Question: Once again, I’m painting an infinitely long strip of canvas, broken up into adjacent $1$ cm-by-$1$ cm squares. Squares are randomly and independently numbered $0$ or $1.$ But this time, the strip itself is $2$ cm wide.

Squares are considered adjacent if they share a common edge. So squares can be horizontally or vertically adjacent, but not diagonally adjacent.

Once I’m done painting, there will again be many “clusters” of contiguous red and blue squares. The example below contains $20$ total squares and nine clusters, which means the average size of a cluster here is approximately $2.22$ squares.

Once I’m done painting, what will be the average size of each red or blue cluster?

(Fiddler on the Proof)

Solution

Outline

To make a cluster with $s$ tiles, we need all $s$ of those tiles to be one color, and all of the tiles on the perimeter to be another. So, the probability of any given configuration is just $q^s(1-q)^p$. also, the configuration might have a $2$ or $4$-fold symmetry.

Given these configurations, finding their probability is straightforward. However, getting the configurations is not and, so, will spoil an exact calculation.

The big idea of this solution is to find the configurations for the first few cluster sizes, and observe how successive generations are formed from earlier ones. This motivates a simplifying assumption, that for large cluster sizes $s,$ the probabilities start to follow a geometric series. With this assumption, we’ll build a model that gets the ratio of subsequent probabilities and with this approximate probability distribution, we’ll calculate the average cluster size.

Configuration inspection

To start, let’s analyze the configurations for the first few cluster sizes.

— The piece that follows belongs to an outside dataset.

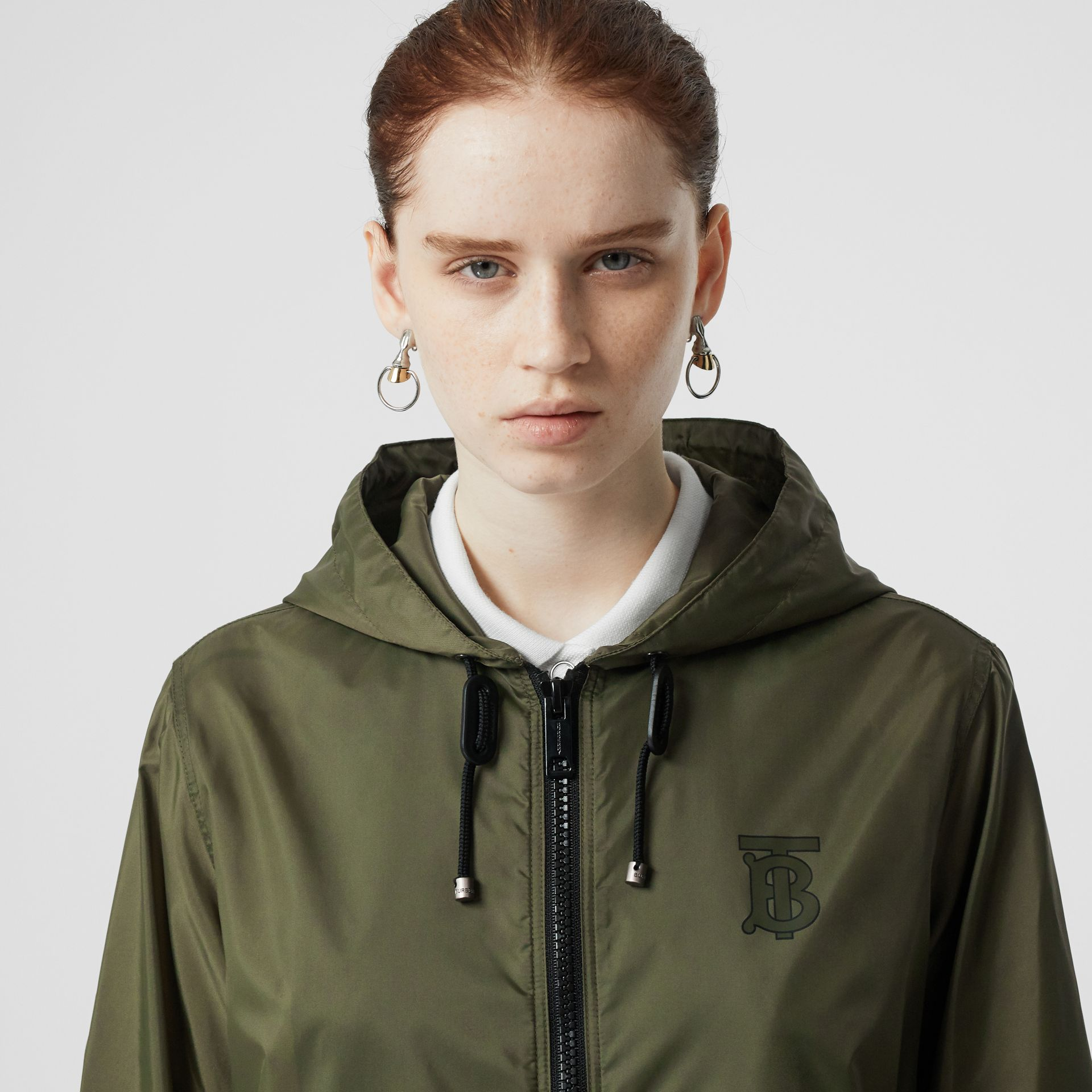 Monogram Motif Lightweight Hooded Jacket in Light Olive - Women | Burberry United States - gallery image 1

For $s=1$ we have a single tile colored opposite from its three nearest neighbors. Also, we can place the tile in the top or bottom row. So, the relative frequency of $s=1$ tiles is

\[P(1) = 2q(1-q)^3.\]

For $s=2$ we can place two tiles horizontally or vertically. In either case there are $4$ perimeter tiles. In the case of the horizontal tile, we can put it in the top or bottom row. The relative frequency of $s=2$ tiles is therefore

\[P(2) = 3q^2(1-q)^4.\]

For $s=3$ we can have a row of $3$ with $5$ nearest neighbors or a right angle arrangement with $4$ neighbors. The row has degeneracy $2$ and the right angle has degeneracy $4$. Putting it together, the relative frequency is

\[P(3) = 2q^3(1-q)^5 + 4q^3(1-q)^4.\]

For $s=4$ there are more exotic arrangements, which we’ll draw (below) without talking through. Translating the drawings into probabilities with the same reasoning as above, we get

\[P(4) = 2q^4(1-q)^6 + 5q^4(1-q)^4 + 4q^4(1-q)^5.\]

How’s it growing?

If we draw out each collection of configurations, and how they lead to the next collection, we can see there is a lot of mixing going on. And, apart from the pipes, there are not really cleanly separable lineages.

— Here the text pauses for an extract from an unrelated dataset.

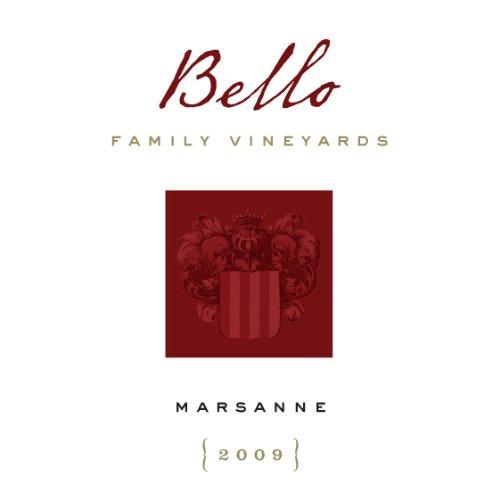 2009 Bello Family Vineyards Napa Valley Marsanne 750 Ml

This makes it reasonable to think that each generation leads to the next as a conglomerate. In a loose sense, the collections of clusters of size $s$ forms a surface in “shape space” and the next generation of clusters of size $(s+1)$ is formed by branching off that surface.

Further, there isn’t a strong reason to expect the decay between steps to depend strongly on $s$ since the extension of an $(s-1)$ cluster into an $s$-cluster depends on local, single site attachments.

If we plug the value of $q$ into the expression above, they become $P_2 = \frac38 P_1,$ $P_3 = \frac56 P_2,$ and $P_3 = \frac34 P_4.$ These ratios are approximately $0.38,$ $0.83,$ and $0.75.$ if we carry out the next few, we get $0.69,$ $0.73,$ $0.71,$ and $0.72.$

It seems like these numbers are settling down to a value near $0.72,$ in support of the conglomerate view.

Self-consistent dominoes

In this spirit, let’s write down a model relating the probability of size $s$ clusters to the probability of size $(s-1)$ clusters. We’ll envision a growth process where we build clusters left to right, laying down dominoes one at a time. The dominoes can either be both red, red on top and blue on bottom, or blue on top and red on bottom and we’ll track which domino each cluster ends in. For ease of rendering, we’ll consider the cluster color to be filled-in squares, and the opposite color to be empty squares.

If we have a cluster of size $s$ ending in ${\square \atop \blacksquare}$ it could be built either from a $(s-1)$-sized cluster ending in ${\square\atop\blacksquare}$ or ${\blacksquare\atop\blacksquare}$ and each additional domino has probability $\frac14$ to be drawn:

\[P\left(s, {\square \atop \blacksquare}\right) = \frac14P\left(s-1, {\square \atop \blacksquare}\right) + \frac14 P\left(s-1, {\blacksquare \atop \blacksquare}\right).\]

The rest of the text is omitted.